■ TASK ITEM:
Write out all of the data again, precisely as it appears.
--- DATASET EXTRACT Enclosed Below ---
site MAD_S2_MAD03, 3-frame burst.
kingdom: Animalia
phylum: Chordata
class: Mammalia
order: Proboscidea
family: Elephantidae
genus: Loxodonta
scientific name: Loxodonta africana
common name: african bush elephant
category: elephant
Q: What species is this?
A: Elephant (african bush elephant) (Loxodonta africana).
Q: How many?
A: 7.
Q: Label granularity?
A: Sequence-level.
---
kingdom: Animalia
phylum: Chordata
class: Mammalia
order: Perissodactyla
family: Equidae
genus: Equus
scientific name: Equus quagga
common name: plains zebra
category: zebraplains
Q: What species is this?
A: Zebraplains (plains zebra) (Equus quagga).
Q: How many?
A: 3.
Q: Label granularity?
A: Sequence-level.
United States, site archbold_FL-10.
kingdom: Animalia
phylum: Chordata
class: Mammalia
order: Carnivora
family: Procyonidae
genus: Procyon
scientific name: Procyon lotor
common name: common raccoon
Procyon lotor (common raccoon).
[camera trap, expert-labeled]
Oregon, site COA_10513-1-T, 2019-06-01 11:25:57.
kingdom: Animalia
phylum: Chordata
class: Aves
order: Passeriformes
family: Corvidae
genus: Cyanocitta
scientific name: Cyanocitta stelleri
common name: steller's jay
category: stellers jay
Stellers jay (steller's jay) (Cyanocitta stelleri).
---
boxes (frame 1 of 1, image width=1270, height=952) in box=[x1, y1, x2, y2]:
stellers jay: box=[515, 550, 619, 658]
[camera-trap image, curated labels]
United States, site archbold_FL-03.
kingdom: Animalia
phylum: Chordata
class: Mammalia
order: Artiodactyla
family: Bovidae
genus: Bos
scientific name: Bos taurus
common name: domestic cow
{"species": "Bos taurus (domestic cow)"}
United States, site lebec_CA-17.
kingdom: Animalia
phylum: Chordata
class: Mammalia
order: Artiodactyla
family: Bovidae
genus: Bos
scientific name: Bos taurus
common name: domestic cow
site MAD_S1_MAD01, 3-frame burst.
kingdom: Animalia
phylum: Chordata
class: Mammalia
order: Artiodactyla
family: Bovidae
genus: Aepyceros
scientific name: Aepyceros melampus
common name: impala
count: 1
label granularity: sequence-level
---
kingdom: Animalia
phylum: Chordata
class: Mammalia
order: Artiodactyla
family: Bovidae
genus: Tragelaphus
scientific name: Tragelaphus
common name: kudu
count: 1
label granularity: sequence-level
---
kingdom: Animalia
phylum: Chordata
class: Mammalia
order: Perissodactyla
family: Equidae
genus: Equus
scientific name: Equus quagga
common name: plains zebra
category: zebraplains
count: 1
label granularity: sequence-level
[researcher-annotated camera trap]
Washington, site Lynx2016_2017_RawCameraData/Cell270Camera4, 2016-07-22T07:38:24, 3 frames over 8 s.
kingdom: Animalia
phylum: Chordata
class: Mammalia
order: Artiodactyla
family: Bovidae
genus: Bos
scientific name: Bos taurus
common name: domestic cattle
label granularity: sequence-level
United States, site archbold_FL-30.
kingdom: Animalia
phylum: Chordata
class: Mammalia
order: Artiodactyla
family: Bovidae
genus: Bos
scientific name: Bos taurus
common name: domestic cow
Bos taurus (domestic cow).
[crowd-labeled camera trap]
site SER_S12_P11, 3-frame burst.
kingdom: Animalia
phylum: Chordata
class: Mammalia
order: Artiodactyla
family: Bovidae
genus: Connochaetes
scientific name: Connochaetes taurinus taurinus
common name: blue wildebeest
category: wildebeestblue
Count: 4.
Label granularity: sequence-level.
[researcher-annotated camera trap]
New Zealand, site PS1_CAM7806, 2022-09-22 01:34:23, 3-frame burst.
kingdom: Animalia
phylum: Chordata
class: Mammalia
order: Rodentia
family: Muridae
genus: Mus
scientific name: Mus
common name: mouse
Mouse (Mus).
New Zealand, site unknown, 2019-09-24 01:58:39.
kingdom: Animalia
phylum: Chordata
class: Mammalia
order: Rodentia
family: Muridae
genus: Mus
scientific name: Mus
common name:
--- End of Enclosed DATASET EXTRACT ---
■ ANSWER SPACE:
site MAD_S2_MAD03, 3-frame burst.
kingdom: Animalia
phylum: Chordata
class: Mammalia
order: Proboscidea
family: Elephantidae
genus: Loxodonta
scientific name: Loxodonta africana
common name: african bush elephant
category: elephant
Q: What species is this?
A: Elephant (african bush elephant) (Loxodonta africana).
Q: How many?
A: 7.
Q: Label granularity?
A: Sequence-level.
---
kingdom: Animalia
phylum: Chordata
class: Mammalia
order: Perissodactyla
family: Equidae
genus: Equus
scientific name: Equus quagga
common name: plains zebra
category: zebraplains
Q: What species is this?
A: Zebraplains (plains zebra) (Equus quagga).
Q: How many?
A: 3.
Q: Label granularity?
A: Sequence-level.
United States, site archbold_FL-10.
kingdom: Animalia
phylum: Chordata
class: Mammalia
order: Carnivora
family: Procyonidae
genus: Procyon
scientific name: Procyon lotor
common name: common raccoon
Procyon lotor (common raccoon).
[camera trap, expert-labeled]
Oregon, site COA_10513-1-T, 2019-06-01 11:25:57.
kingdom: Animalia
phylum: Chordata
class: Aves
order: Passeriformes
family: Corvidae
genus: Cyanocitta
scientific name: Cyanocitta stelleri
common name: steller's jay
category: stellers jay
Stellers jay (steller's jay) (Cyanocitta stelleri).
---
boxes (frame 1 of 1, image width=1270, height=952) in box=[x1, y1, x2, y2]:
stellers jay: box=[515, 550, 619, 658]
[camera-trap image, curated labels]
United States, site archbold_FL-03.
kingdom: Animalia
phylum: Chordata
class: Mammalia
order: Artiodactyla
family: Bovidae
genus: Bos
scientific name: Bos taurus
common name: domestic cow
{"species": "Bos taurus (domestic cow)"}
United States, site lebec_CA-17.
kingdom: Animalia
phylum: Chordata
class: Mammalia
order: Artiodactyla
family: Bovidae
genus: Bos
scientific name: Bos taurus
common name: domestic cow
site MAD_S1_MAD01, 3-frame burst.
kingdom: Animalia
phylum: Chordata
class: Mammalia
order: Artiodactyla
family: Bovidae
genus: Aepyceros
scientific name: Aepyceros melampus
common name: impala
count: 1
label granularity: sequence-level
---
kingdom: Animalia
phylum: Chordata
class: Mammalia
order: Artiodactyla
family: Bovidae
genus: Tragelaphus
scientific name: Tragelaphus
common name: kudu
count: 1
label granularity: sequence-level
---
kingdom: Animalia
phylum: Chordata
class: Mammalia
order: Perissodactyla
family: Equidae
genus: Equus
scientific name: Equus quagga
common name: plains zebra
category: zebraplains
count: 1
label granularity: sequence-level
[researcher-annotated camera trap]
Washington, site Lynx2016_2017_RawCameraData/Cell270Camera4, 2016-07-22T07:38:24, 3 frames over 8 s.
kingdom: Animalia
phylum: Chordata
class: Mammalia
order: Artiodactyla
family: Bovidae
genus: Bos
scientific name: Bos taurus
common name: domestic cattle
label granularity: sequence-level
United States, site archbold_FL-30.
kingdom: Animalia
phylum: Chordata
class: Mammalia
order: Artiodactyla
family: Bovidae
genus: Bos
scientific name: Bos taurus
common name: domestic cow
Bos taurus (domestic cow).
[crowd-labeled camera trap]
site SER_S12_P11, 3-frame burst.
kingdom: Animalia
phylum: Chordata
class: Mammalia
order: Artiodactyla
family: Bovidae
genus: Connochaetes
scientific name: Connochaetes taurinus taurinus
common name: blue wildebeest
category: wildebeestblue
Count: 4.
Label granularity: sequence-level.
[researcher-annotated camera trap]
New Zealand, site PS1_CAM7806, 2022-09-22 01:34:23, 3-frame burst.
kingdom: Animalia
phylum: Chordata
class: Mammalia
order: Rodentia
family: Muridae
genus: Mus
scientific name: Mus
common name: mouse
Mouse (Mus).
New Zealand, site unknown, 2019-09-24 01:58:39.
kingdom: Animalia
phylum: Chordata
class: Mammalia
order: Rodentia
family: Muridae
genus: Mus
scientific name: Mus
common name:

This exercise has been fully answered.